An entire book could and probably should be written on why this kind of rule is so helpful in marriages seeking restoration after sexual betrayal, but here are just a few reasons why we find this guidance so crucial:

  1. Often in these situations, the greatest damage done to the marriage is the loss of trust and the difficulty of earning it back. Succumbing yet again to the snare of pornography does great harm to a recovering marriage, but the difference between confessing openly and being caught in covering up sin is worlds apart.
  2. Wives usually want to know when their husbands have been unfaithful with pornography. It hurts them to know, but they still would rather know than be left in the dark. The most common response I hear from wives to their husbands is, “I’m hurt that you did this, but I’m grateful that you told me.”
  3. Committing and being faithful to a 24-hour rule takes the burden off of a wife to be a detective. Wives often feel scared when weeks or months have gone by without hearing from their husbands how they’re doing. In this scenario, no news is sadly often not good news. Faithfulness to the 24-hour rule guards wives against fretfully wondering what is true.
  4. The 24-hour rule forces husbands to live in the realty of their decisions. One of pornography’s greatest lies is, “This isn’t hurting anyone.” Needing to confess each instance kills that lie very quickly. I’ve heard many husbands talk about how great their marriages are apart from this one issue. Men have an uncanny ability to compartmentalize and downplay the impact of their sin on their marriages. Hiding this sin and never talking about it creates a very powerful illusion that things are great, but this backfires in the end. The more a wife believes her husband is being faithful, the greater the disappointment, hurt, and sense of betrayal once she finds out that’s not true.
  5. Confession creates opportunities for genuine relationship. Whether a husband knows it or not, keeping this sin hidden forces him to put up his defenses. He can’t be his true self around her. He’ll need to hold some of himself back from her. The two of them can’t truly be naked and unashamed, but being open with his wife provides the foundation for truly knowing one another.
  6. Confession gives his wife an opportunity to forgive him and for him to receive her forgiveness. This is a beautiful display of the gospel, reminding them both that we only have a saving relationship with Jesus because of his grace! Our marriages should point us to the gospel every day, and living in the darkness kills that opportunity.
  7. The 24-hour rule upholds the great responsibility, dignity, and honor of the marriage covenant. Most couples take vows at their weddings, and many will vow to “forsake all others.” Pornography breaks this marriage vow and tramples upon it. The offended party not only has the right to know but also needs to be involved for proper restoration to occur. A commitment to the 24-hour rule is an outworking of your commitment to your vows.

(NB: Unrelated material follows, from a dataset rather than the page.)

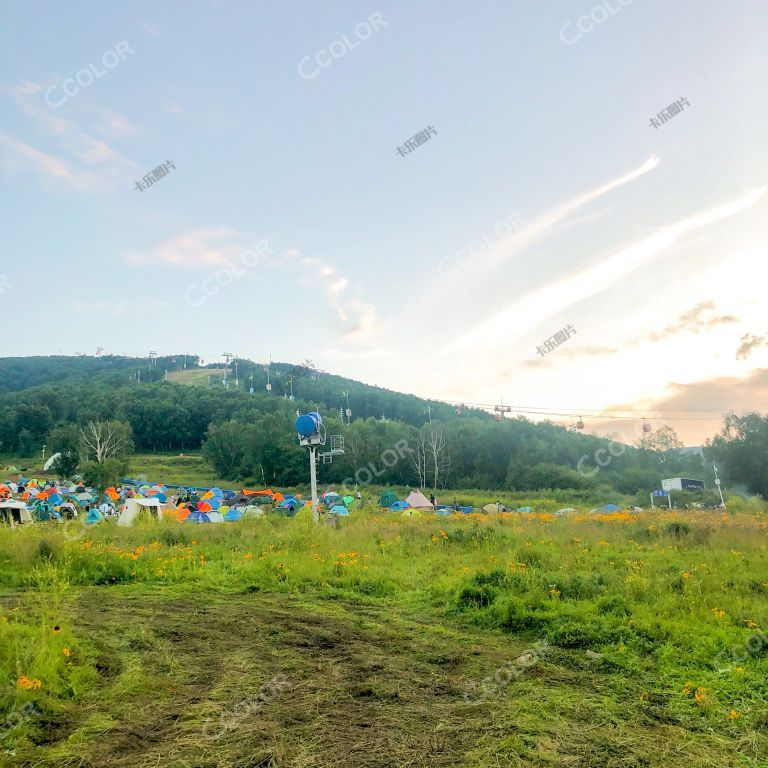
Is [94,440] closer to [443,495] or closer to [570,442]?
[443,495]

  8. Willing confession of sexual betrayal in a marriage is scary for a husband to do. Confession takes all of the control out of his hands, forcing him to entrust himself to the Lord. This is such a critical step in repentance. He must lose his life in order to save it. Sin so often seeks to make life work on our own terms. Hiding your sin is a prime example of a refusal to let God be the Lord of your life.

On more than one occasion, I’ve sat with wives in tears as they come to realize their husbands have been hiding their sin. Their faces show their embarrassment, shock, disappointment, and confusion. But what is perhaps most heartbreaking is watching them plead with their husbands to come back into the light. They aren’t asking their husbands to be perfect, only honest! These women are willing to forgive, to help, to pray, but they feel completely shut out, disregarded, and unsafe when they realize they’ve been deceived. Deception virtually wipes out any growth a marriage has made, leaving wives feeling like they are back at square one. But the enemy is so crafty in telling husbands the very opposite lie—that confession will take them back to square one. Deception, not confession, is your enemy, brothers! Fight it; put it to death. Entrust yourself to Christ because he will never forsake you! Rage, rage against the dying of the light.